------ Data for processing
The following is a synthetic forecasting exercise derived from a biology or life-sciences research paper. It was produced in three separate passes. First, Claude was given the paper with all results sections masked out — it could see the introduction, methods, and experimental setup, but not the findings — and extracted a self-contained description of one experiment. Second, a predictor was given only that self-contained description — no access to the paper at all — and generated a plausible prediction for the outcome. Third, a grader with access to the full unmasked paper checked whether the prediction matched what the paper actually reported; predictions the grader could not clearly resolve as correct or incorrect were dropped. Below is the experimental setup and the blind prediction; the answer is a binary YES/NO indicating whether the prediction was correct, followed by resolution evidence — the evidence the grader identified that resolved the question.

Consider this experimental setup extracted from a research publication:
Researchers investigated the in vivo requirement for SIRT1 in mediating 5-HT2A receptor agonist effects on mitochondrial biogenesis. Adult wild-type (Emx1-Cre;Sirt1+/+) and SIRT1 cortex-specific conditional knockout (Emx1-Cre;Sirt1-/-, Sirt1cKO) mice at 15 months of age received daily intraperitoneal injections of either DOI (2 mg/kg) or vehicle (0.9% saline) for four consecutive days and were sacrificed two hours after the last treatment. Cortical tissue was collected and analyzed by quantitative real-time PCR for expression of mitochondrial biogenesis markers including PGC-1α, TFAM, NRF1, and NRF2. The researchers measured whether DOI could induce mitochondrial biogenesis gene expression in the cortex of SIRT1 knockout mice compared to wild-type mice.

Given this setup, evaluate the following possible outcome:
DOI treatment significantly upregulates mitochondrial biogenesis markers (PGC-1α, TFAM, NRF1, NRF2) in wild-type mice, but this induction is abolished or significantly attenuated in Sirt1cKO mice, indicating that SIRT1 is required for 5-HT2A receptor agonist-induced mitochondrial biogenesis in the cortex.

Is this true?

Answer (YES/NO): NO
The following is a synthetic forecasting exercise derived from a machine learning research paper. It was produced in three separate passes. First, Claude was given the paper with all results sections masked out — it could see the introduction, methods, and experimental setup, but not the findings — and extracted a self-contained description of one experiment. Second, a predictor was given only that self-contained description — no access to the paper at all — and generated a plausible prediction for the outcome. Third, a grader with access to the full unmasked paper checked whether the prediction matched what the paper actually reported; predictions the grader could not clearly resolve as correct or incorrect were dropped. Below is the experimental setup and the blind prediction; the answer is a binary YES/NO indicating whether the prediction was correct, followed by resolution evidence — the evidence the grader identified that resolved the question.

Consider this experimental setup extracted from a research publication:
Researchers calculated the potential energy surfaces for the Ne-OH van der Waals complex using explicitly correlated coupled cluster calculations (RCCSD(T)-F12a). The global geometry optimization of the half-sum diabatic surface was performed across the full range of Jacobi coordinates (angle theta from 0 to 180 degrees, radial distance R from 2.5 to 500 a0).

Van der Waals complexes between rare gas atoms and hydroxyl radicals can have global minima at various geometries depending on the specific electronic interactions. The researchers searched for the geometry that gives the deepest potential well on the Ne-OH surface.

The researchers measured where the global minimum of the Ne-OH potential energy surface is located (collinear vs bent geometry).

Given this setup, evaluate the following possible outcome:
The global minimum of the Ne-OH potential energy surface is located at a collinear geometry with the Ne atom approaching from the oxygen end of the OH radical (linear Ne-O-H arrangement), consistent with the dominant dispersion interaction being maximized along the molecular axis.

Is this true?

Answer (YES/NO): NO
------------
------ Data for processing
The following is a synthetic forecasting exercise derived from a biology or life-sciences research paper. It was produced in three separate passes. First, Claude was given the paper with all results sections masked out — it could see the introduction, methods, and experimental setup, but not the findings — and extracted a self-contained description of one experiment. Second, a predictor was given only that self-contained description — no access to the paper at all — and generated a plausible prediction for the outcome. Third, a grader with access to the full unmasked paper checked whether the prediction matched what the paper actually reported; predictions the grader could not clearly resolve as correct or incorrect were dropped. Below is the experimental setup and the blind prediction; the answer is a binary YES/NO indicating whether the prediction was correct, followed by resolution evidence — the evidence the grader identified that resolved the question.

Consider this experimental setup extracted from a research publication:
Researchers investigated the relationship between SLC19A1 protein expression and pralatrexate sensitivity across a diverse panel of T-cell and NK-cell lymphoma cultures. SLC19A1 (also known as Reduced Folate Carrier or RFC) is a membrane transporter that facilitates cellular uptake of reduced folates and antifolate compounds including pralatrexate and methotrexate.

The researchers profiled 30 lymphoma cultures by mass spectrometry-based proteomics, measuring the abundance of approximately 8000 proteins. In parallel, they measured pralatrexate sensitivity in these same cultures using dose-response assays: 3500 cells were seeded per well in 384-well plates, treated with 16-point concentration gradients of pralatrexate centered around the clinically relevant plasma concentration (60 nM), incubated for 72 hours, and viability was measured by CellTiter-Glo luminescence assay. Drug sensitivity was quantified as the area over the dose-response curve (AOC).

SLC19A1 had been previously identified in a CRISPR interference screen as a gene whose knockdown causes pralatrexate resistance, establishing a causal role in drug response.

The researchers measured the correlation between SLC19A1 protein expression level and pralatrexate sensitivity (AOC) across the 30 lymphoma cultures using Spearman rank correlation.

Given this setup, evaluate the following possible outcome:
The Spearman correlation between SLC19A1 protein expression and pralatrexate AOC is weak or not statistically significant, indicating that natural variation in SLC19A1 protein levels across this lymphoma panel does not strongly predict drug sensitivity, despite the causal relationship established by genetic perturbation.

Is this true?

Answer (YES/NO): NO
------------
------ Data for processing
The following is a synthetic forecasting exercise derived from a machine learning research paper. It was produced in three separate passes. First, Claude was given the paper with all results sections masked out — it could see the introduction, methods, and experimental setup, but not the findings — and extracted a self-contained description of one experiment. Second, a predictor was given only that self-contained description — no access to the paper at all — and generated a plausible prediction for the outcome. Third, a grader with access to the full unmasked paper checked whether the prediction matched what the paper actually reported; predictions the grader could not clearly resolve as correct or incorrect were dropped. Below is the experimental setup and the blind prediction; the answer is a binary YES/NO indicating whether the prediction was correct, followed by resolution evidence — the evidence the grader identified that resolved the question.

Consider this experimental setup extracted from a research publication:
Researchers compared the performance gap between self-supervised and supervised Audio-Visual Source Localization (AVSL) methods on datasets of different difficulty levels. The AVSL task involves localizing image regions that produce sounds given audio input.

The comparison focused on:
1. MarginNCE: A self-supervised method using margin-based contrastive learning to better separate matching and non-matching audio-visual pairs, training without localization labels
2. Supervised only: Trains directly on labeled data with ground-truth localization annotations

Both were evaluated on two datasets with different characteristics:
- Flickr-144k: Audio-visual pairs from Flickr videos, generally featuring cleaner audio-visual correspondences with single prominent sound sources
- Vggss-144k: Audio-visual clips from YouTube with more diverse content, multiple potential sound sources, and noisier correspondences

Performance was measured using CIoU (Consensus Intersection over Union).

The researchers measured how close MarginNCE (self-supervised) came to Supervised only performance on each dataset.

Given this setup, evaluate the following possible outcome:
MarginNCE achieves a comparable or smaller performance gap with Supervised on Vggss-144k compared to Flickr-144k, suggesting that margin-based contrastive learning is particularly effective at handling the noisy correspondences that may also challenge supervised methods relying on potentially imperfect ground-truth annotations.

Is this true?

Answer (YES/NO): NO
------------
From the records above, copy each line that contains the word "levels".

■ Exercise solution
The Spearman correlation between SLC19A1 protein expression and pralatrexate AOC is weak or not statistically significant, indicating that natural variation in SLC19A1 protein levels across this lymphoma panel does not strongly predict drug sensitivity, despite the causal relationship established by genetic perturbation.
Researchers compared the performance gap between self-supervised and supervised Audio-Visual Source Localization (AVSL) methods on datasets of different difficulty levels. The AVSL task involves localizing image regions that produce sounds given audio input.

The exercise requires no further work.